### EXCERPTED PASSAGE

AUTEUR HOUR: Paul Thomas Anderson

9 01 2015

PTA prof pic

Welcome to a new feature here at Marshall and the Movies that I am calling “Auteur Hour!”  I have hinted at this since 2012 (yikes) and can think of no better way to kick off this series than with a look at the filmography of writer and director Paul Thomas Anderson.

For those who do not know, auteur is a French term meaning “author” that academic writers often apply to directors of films.  The term and all that comes along with it provides constant debate within the cinematic community.  Some think it provides a great way to honor filmmakers who use consistent patterns or motifs throughout their work, while others argue that the term serves as a catchall to redeem anyone who can carry something over from picture to picture.

Paul Thomas Anderson certainly qualifies as an auteur like few others in America with his fluency in the language and history of cinema as well as his virtuosic output.  I had the chance to grab a quick photo with him before the world premiere of “Inherent Vice” – as you can see, both of us were pretty awkward.  I stood speechless in the face of the man responsible for some absolute gems in the crown of cinema.  If you want to stand in awe as well, check out some of these videos…

And now, to the point of the post, here is how I would rank the films of Paul Thomas Anderson.  So without further ado…

Punch Drunk Love

#7
Punch Drunk Love” (2002)

### WHAT TO PRODUCE
According to the blog post introducing "Auteur Hour," what does the French term "auteur" mean?

### EXCERPTED DATA
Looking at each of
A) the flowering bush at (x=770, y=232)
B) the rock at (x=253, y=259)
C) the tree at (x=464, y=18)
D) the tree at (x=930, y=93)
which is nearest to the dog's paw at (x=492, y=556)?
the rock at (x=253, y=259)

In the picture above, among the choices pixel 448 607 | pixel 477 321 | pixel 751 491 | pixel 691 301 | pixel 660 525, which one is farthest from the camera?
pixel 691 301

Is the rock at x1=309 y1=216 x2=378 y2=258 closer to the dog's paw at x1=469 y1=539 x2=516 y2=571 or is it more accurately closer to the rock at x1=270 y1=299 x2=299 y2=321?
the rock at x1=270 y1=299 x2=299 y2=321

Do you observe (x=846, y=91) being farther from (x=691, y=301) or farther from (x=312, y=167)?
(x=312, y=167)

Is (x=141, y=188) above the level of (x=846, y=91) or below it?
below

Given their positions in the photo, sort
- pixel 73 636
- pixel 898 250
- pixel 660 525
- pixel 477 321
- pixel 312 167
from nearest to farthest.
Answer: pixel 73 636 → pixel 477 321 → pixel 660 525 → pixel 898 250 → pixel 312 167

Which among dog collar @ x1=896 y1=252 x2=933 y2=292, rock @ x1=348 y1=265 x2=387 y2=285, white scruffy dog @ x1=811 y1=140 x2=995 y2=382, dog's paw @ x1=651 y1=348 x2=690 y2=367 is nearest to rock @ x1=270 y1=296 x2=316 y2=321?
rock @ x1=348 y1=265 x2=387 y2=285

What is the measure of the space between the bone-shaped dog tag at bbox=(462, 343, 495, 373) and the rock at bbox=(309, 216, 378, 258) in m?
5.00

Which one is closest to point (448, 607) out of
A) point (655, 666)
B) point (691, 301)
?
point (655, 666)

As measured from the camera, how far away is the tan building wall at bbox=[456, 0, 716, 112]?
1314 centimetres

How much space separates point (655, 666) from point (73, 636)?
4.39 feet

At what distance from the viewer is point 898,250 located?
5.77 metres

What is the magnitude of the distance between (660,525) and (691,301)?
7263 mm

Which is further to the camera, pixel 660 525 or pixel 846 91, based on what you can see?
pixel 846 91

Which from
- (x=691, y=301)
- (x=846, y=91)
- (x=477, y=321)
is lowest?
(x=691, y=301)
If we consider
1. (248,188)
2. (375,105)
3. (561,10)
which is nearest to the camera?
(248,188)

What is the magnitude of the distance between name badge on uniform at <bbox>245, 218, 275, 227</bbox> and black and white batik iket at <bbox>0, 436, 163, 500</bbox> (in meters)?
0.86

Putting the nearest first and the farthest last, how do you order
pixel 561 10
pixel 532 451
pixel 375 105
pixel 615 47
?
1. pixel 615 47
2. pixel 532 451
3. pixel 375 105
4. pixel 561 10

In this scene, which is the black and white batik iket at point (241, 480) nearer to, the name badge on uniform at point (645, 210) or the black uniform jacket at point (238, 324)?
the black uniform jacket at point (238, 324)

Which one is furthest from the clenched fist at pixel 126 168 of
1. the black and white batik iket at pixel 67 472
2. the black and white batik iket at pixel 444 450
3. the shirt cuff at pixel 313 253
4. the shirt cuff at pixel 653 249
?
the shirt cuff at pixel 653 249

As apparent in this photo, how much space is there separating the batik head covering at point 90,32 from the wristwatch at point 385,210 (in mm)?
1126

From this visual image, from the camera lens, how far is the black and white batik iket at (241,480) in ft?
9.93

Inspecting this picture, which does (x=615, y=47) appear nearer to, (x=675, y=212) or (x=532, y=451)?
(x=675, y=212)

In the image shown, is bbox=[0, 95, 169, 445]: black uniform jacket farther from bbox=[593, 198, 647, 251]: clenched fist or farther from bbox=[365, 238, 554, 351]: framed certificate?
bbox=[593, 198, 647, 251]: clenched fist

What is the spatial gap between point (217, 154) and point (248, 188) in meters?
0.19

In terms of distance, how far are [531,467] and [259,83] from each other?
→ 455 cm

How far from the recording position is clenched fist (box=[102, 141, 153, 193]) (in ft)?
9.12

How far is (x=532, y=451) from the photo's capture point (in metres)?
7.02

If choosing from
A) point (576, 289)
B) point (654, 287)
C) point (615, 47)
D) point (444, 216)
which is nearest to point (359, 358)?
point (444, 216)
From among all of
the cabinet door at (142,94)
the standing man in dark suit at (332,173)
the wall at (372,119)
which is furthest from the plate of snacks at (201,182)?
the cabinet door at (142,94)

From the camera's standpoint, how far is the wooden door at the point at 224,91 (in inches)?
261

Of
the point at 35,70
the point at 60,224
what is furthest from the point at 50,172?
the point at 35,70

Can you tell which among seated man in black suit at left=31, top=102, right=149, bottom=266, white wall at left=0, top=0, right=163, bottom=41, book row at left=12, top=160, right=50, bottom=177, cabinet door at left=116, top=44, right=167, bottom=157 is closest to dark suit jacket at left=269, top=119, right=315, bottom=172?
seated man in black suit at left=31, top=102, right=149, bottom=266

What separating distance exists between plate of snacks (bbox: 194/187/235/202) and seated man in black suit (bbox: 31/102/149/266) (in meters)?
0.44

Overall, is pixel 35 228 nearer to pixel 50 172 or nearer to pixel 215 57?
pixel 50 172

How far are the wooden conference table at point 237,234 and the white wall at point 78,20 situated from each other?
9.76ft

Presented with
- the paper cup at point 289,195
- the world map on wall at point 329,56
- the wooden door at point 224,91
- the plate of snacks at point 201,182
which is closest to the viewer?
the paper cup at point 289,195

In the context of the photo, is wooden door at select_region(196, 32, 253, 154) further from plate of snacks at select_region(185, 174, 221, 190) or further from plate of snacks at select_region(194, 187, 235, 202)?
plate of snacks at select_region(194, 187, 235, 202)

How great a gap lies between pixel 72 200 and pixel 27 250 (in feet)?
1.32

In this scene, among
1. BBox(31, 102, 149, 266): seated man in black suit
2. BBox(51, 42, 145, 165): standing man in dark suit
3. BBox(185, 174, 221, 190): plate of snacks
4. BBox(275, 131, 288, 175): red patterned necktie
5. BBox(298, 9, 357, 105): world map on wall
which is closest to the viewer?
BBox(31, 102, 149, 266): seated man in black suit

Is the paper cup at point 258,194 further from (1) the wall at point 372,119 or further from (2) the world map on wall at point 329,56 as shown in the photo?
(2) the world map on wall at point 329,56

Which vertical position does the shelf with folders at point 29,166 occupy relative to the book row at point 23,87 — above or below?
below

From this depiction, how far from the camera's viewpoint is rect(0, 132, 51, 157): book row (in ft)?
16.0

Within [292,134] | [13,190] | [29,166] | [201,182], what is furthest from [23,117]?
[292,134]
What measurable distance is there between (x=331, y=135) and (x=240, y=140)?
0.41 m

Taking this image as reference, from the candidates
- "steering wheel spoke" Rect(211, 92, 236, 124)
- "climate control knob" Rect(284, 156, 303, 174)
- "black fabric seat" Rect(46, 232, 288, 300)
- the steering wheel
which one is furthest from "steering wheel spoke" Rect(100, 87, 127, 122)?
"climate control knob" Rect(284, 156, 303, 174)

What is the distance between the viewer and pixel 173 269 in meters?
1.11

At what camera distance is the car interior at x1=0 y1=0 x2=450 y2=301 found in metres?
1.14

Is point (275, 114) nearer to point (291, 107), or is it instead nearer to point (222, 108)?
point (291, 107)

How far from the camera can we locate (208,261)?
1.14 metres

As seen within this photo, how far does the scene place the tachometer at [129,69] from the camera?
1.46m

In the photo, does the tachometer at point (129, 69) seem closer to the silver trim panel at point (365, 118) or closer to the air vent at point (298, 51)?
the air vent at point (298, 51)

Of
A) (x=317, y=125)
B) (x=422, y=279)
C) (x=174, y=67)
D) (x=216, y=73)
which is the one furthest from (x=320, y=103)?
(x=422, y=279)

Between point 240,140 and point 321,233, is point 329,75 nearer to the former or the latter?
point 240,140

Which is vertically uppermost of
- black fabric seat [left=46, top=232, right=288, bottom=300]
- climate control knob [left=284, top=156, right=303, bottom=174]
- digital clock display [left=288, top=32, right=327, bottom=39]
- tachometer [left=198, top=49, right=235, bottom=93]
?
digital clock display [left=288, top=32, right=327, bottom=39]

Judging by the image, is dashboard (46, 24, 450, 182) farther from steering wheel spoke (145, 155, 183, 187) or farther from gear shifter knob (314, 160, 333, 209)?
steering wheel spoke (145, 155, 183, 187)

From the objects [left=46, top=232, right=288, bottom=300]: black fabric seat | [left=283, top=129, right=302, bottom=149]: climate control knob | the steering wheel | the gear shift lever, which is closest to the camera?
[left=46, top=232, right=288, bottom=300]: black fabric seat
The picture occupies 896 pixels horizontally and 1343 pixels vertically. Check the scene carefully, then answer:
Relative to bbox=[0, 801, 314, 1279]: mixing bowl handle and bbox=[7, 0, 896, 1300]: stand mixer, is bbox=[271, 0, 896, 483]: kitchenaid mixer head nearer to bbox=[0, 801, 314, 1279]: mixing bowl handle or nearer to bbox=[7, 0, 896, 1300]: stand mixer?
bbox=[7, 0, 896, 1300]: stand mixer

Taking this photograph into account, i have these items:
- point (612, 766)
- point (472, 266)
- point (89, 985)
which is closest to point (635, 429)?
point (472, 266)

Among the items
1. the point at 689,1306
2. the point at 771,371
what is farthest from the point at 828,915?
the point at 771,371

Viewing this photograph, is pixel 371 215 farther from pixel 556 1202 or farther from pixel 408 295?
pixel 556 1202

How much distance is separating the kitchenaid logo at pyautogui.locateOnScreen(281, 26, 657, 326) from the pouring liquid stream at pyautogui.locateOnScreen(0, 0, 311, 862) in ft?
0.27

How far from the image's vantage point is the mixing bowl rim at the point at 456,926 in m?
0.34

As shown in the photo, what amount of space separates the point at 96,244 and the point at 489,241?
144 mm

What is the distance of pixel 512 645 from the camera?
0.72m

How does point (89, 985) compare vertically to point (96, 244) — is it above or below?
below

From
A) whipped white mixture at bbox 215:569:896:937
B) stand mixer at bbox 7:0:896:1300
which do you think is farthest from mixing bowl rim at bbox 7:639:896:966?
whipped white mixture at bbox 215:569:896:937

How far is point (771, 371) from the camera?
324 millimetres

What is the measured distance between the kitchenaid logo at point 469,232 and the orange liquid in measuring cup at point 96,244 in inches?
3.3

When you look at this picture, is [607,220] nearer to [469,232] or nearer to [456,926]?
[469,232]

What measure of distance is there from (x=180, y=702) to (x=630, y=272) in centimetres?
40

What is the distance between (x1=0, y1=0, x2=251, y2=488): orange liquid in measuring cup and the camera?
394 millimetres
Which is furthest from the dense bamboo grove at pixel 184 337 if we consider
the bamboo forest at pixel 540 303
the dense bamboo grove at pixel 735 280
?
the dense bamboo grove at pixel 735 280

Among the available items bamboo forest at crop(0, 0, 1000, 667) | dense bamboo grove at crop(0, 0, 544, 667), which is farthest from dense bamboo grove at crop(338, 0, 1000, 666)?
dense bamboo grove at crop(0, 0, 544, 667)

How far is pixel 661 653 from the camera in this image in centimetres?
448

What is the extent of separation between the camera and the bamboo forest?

### COMPLETED TASK
"Author."